1. Non ci sono nuove politiche

Straordinariamente, dato che è in lavorazione da anni, l'Australia ha rilasciato un piano di riduzione delle emissioni a lungo termine che non contiene nuove politiche di riduzione delle emissioni. Morrison ha descritto il piano come “il modo australiano”.

Una presentazione presentata dal ministro per la riduzione delle emissioni, Angus Taylor, è stata esplicita: “Il piano si basa sulle nostre politiche esistenti”.

Taylor afferma che sono guidati da cinque principi: la linea ripetuta dalla Coalizione secondo cui essa sostiene “la tecnologia, non le tasse” (ignorando che la tecnologia è pagata con le entrate fiscali); nessuno sarà costretto ad agire (“scelte, non mandati”); il costo delle tecnologie diminuirà; ci sarà “energia accessibile e affidabile”; il governo “sarà responsabile del progresso”.

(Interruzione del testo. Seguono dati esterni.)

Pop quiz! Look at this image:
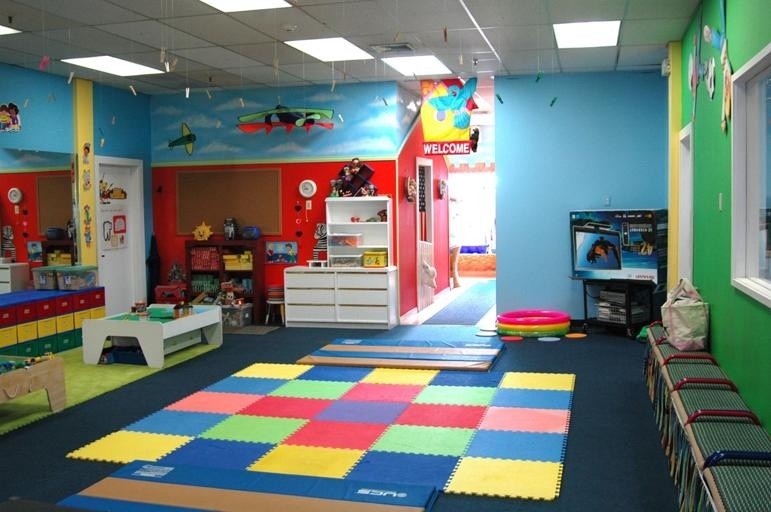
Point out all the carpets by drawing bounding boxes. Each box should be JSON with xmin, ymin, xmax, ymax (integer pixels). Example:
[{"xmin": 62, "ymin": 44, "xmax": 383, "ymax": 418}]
[{"xmin": 0, "ymin": 340, "xmax": 225, "ymax": 436}]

In sintesi, significa che il governo sta più o meno sostenendo che il suo attuale percorso sarà sufficiente. Lo sostiene sostenendo di avere le carte in regola: le emissioni sono già scese del 20% dal 2005.

Ma se si esclude l'impatto del Covid-19, le emissioni nazionali sono diminuite di poco più del 3% da quando la coalizione è stata eletta nel 2013. Quasi tutti i tagli dal 2005 sono avvenuti quando il partito laburista era al potere, e sono stati dovuti principalmente a cambiamenti nelle leggi statali sulla bonifica dei terreni e sulla silvicoltura.

Ci sono un paio di piccole modifiche al piano. “Ultra low-cost solar” è stato aggiunto a un elenco di tecnologie prioritarie, ma non è immediatamente chiaro quale differenza ciò farà: il solare è già economico e il rapporto si vanta che le agenzie governative hanno investito più di 4,3 miliardi di dollari nel solare per aiutarlo ad arrivare a questo punto.

Il governo afferma di voler istituire un programma internazionale di crediti di carbonio con i suoi partner nel “Quad” (Stati Uniti, India e Giappone), il che potrebbe essere significativo se avviato, anche se ci sono pochi dettagli.

Il piano menziona anche le modifiche già in corso al meccanismo di salvaguardia, una politica che avrebbe dovuto limitare l'inquinamento industriale da carbonio, ma non l'ha fatto, che offrirebbe incentivi alle aziende per effettuare tagli, ma Taylor ha escluso di obbligare le aziende a ridurre le emissioni.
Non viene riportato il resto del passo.